** BEGIN **
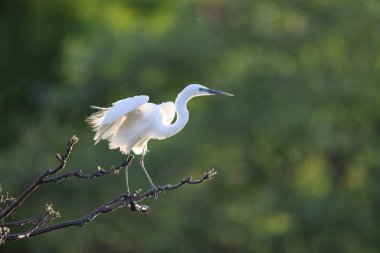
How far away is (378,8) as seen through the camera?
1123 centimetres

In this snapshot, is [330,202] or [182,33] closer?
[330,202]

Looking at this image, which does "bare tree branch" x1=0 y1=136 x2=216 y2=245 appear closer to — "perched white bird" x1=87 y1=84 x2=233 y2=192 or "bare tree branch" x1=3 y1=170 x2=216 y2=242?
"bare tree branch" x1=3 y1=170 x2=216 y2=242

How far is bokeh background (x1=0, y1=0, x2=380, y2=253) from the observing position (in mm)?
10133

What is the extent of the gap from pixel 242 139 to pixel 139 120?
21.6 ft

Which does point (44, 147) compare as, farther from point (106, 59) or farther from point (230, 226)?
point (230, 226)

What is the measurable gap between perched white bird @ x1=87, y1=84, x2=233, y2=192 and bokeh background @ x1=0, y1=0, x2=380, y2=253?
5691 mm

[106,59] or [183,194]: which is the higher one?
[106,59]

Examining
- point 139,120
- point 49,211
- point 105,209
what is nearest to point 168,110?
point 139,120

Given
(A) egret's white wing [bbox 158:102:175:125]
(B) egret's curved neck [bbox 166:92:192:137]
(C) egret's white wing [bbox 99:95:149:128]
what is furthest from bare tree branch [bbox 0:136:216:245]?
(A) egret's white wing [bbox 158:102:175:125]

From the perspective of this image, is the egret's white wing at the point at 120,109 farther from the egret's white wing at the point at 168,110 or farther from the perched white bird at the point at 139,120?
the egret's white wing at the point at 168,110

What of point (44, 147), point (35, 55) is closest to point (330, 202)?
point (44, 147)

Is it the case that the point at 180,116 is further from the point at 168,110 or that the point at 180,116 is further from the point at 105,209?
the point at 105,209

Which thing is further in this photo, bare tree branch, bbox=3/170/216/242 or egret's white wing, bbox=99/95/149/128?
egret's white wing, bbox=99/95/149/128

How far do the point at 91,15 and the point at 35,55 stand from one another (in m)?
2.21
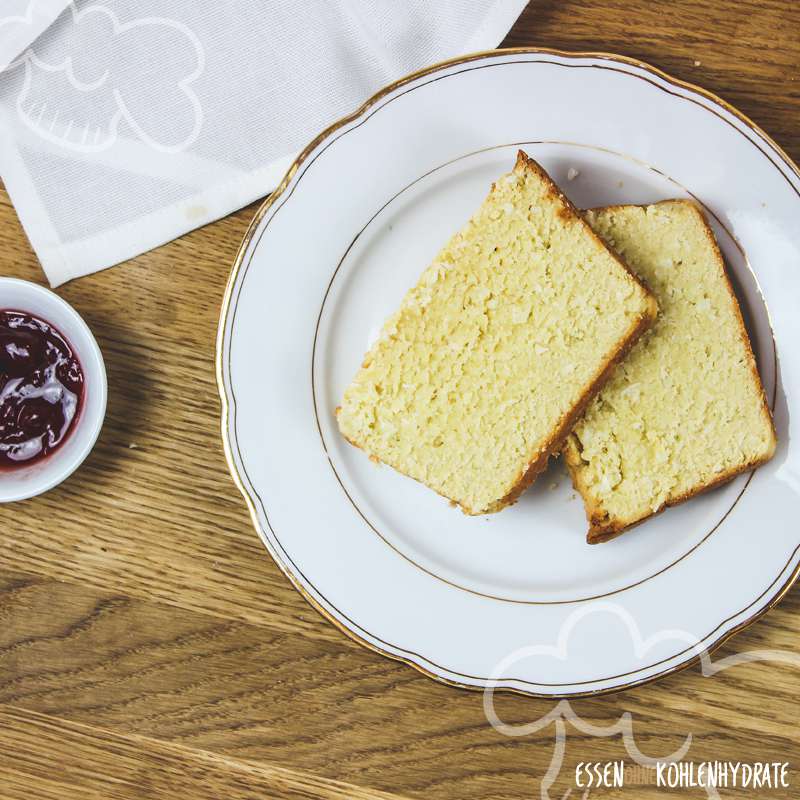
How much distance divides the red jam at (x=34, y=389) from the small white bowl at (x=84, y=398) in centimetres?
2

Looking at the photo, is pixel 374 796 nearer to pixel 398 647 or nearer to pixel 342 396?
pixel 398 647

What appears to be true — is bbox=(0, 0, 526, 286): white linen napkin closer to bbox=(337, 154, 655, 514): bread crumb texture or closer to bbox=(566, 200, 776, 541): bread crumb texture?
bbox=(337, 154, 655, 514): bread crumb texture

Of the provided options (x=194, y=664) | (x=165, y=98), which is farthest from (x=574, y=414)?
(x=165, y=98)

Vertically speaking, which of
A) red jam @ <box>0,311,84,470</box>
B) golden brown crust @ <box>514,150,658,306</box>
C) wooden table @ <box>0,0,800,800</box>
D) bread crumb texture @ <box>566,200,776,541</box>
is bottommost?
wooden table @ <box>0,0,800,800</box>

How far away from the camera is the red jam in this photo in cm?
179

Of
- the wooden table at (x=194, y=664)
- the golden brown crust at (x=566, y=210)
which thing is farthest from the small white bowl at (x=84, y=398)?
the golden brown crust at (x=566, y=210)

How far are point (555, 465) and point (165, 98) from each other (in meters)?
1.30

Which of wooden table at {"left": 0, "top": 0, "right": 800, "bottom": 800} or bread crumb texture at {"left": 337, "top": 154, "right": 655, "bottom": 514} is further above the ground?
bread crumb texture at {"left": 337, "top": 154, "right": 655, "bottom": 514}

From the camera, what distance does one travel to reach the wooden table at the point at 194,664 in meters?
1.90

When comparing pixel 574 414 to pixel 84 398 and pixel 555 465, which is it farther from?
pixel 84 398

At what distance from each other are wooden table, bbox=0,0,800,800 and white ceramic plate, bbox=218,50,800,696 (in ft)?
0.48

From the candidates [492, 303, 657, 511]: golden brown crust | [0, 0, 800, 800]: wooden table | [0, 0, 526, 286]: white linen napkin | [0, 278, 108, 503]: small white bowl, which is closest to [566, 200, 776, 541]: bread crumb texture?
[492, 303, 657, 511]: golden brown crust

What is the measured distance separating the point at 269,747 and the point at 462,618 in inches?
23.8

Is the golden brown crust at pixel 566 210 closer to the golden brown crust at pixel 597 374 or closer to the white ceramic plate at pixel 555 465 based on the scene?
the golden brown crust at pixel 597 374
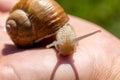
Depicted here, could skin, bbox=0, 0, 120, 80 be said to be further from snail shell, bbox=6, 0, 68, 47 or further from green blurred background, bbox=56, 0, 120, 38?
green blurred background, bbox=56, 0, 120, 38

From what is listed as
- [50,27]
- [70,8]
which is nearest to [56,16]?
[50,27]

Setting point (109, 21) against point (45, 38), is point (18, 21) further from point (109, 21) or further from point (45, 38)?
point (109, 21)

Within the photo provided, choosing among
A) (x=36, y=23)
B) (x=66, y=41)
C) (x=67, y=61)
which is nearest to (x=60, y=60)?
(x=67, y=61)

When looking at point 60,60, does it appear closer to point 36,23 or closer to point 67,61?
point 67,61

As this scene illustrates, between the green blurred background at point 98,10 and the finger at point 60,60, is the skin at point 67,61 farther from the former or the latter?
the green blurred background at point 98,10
** END **
- _YOUR TASK_: Reproduce the records from the line containing "When looking at" through the end of the records, inclusive, swapping "closer" for "nearer" and changing nothing else.

- _COMPLETE OUTPUT_:
When looking at point 60,60, does it appear nearer to point 36,23 or nearer to point 67,61?
point 67,61

As this scene illustrates, between the green blurred background at point 98,10 and the finger at point 60,60, is the skin at point 67,61 farther from the former or the latter?
the green blurred background at point 98,10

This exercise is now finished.